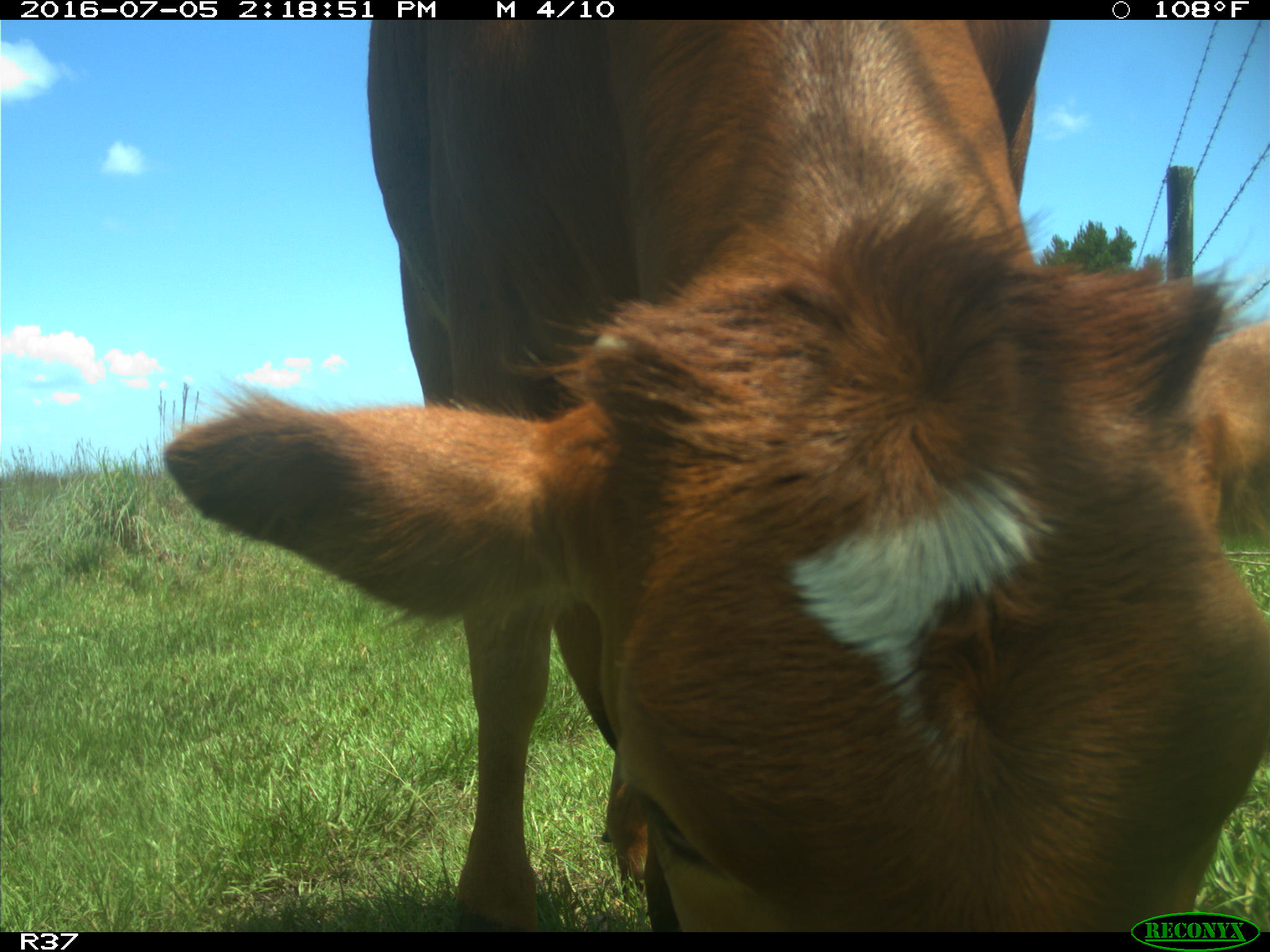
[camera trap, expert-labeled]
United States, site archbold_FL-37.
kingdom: Animalia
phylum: Chordata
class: Mammalia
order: Artiodactyla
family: Bovidae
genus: Bos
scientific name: Bos taurus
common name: domestic cow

+-------+

## TASK STATEMENT
From the line holding "United States, site archbold_FL-37." through the final line of the data above, copy every line exactly as written. Include nothing else.

## EXERCISE ANSWER
United States, site archbold_FL-37.
kingdom: Animalia
phylum: Chordata
class: Mammalia
order: Artiodactyla
family: Bovidae
genus: Bos
scientific name: Bos taurus
common name: domestic cow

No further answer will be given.